La cinquième contient les provisions de toutes espèces pour la saison des pluies, époque où la chasse est impossible.

Et, enfin, la sixième est réservée aux esclaves.

Quant à la cuisine, en réalité, elle n'existe pas; c'est dans le corral, c'est-à-dire en plein air, que se préparent les aliments.

Les cheminées y sont également inconnues; chaque pièce est chauffée au moyen d'un large brasero en terre.

Les soins intérieurs du calli sont confiés aux esclaves qui travaillent sous la surveillance immédiate de la maîtresse du logis.

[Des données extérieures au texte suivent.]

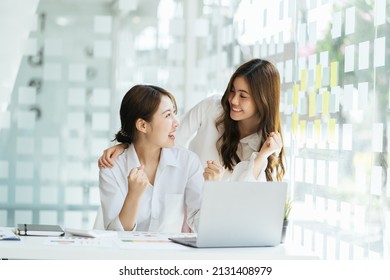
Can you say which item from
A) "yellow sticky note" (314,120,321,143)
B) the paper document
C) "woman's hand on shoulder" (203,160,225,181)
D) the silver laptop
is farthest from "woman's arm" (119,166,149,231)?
"yellow sticky note" (314,120,321,143)

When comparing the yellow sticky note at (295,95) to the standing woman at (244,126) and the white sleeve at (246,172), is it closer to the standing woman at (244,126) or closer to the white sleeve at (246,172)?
the standing woman at (244,126)

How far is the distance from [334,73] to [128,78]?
5.47ft

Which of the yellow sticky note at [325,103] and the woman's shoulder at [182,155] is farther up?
the yellow sticky note at [325,103]

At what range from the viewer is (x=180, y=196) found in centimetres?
329

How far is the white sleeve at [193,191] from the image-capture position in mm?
3270

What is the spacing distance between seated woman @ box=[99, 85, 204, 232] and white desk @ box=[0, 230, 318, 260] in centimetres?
59

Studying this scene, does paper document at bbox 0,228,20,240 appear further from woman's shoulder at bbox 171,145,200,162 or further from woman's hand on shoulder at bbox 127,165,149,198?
woman's shoulder at bbox 171,145,200,162

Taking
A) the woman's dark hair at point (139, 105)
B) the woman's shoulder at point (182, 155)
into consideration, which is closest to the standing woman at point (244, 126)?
the woman's shoulder at point (182, 155)

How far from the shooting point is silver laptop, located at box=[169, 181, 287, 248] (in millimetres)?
2459

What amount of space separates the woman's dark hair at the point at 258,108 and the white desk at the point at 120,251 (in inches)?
45.9

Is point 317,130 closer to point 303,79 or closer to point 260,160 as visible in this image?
point 303,79

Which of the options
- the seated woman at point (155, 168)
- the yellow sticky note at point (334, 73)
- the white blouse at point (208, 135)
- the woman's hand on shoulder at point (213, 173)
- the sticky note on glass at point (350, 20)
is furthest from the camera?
the yellow sticky note at point (334, 73)

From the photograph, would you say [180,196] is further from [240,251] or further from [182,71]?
[182,71]

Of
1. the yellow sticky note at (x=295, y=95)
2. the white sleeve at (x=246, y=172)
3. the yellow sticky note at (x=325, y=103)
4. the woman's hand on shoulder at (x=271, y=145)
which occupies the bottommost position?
the white sleeve at (x=246, y=172)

Ces esclaves ne sont pas tous des sauvages; les Indiens rendent complètement aux blancs les maux qu'ils en reçoivent; beaucoup de malheureux Espagnols pris à la guerre, où tombés dans les embuscades que leur tendent sans cesse les peaux-rouges, sont condamnés à la servitude la plus dure.

Le sort de ces malheureux est encore plus triste que celui de leurs compagnons d'esclavage, car ils n'ont pas la perspective d'être un jour rendus à la liberté: ils doivent, au contraire, s'attendre à périr tôt ou tard victimes de la haine de leurs maîtres cruels, qui se vengent impitoyablement sur eux des vexations sans nombre qu'ils ont souffertes sous le tyrannique et abrutissant système du gouvernement espagnol.

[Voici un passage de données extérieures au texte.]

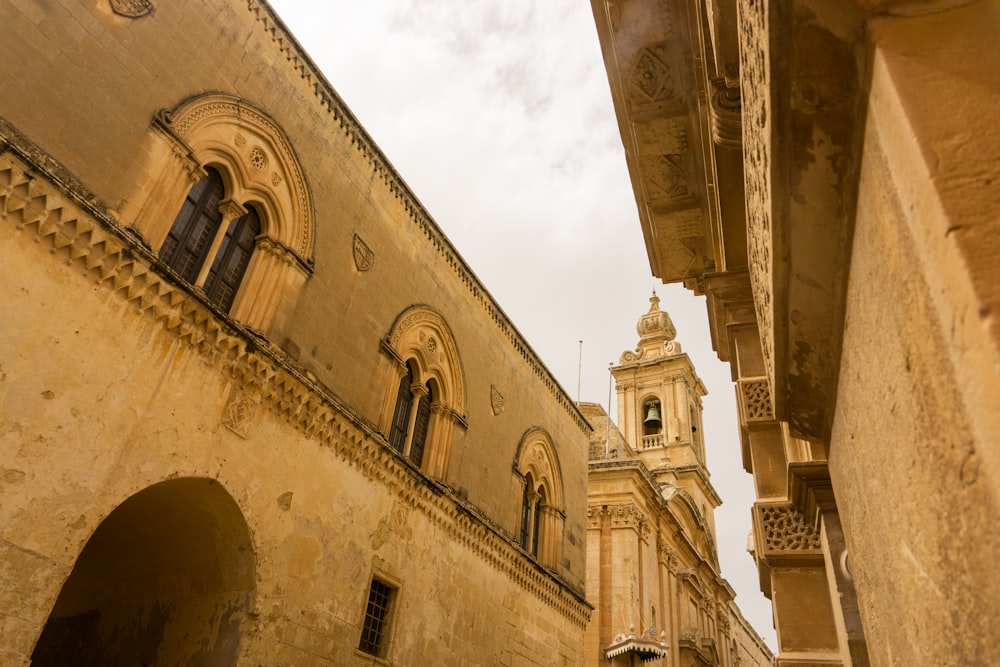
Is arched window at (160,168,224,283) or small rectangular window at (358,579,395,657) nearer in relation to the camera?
arched window at (160,168,224,283)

Aussi, est-ce réellement sous le coup de cette dure captivité que l'homme peut s'appliquer les mots désespérants écrits par le divin Dante Alighieri sur les portes de son Enfer: Lasciate ogni speranza.

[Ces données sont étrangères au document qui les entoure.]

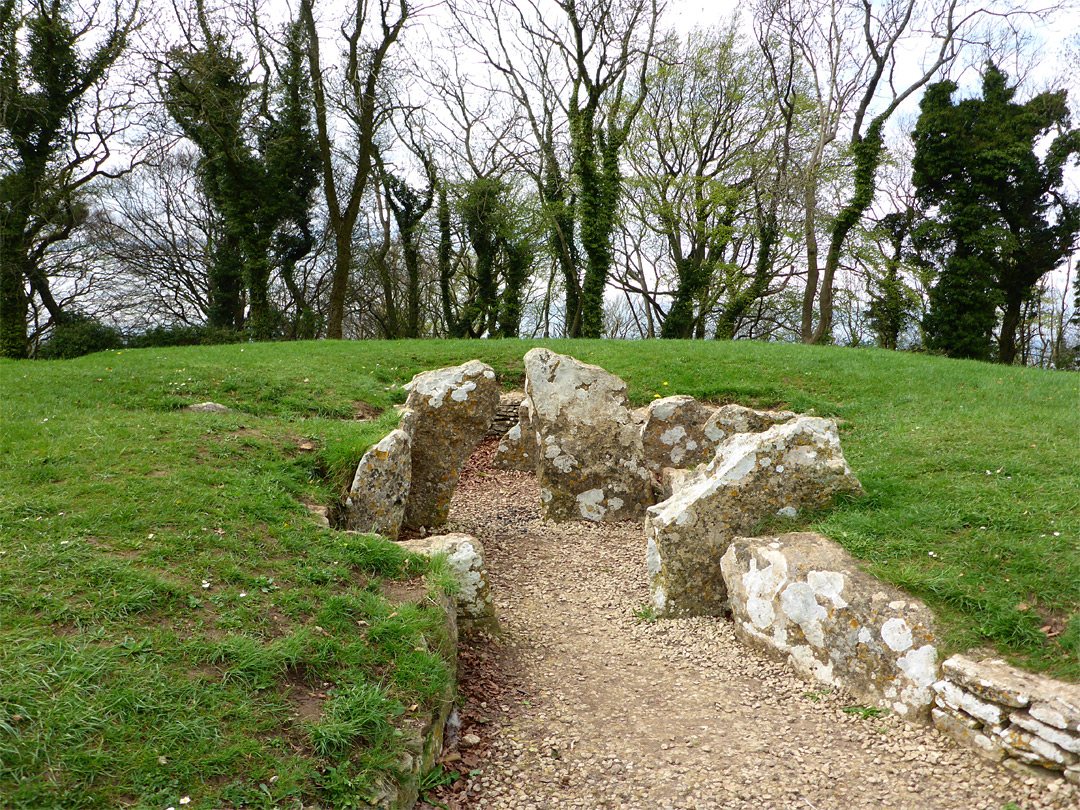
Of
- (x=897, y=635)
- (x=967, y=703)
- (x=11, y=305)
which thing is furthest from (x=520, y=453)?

Atoyac, chez lequel le hasard avait si providentiellement conduit le Canadien, était un des sachems les plus respectés des guerriers de Quiepaa-Tani. Dans sa jeunesse, il avait longtemps habité parmi les Européens, et la grande expérience qu'il avait acquise, en parcourant les contrées éloignées de sa tribu, avait ouvert son intelligence, éteint en lui certains préjugés de caste, et le rendait plus sociable et plus policé que la plupart de ses compatriotes.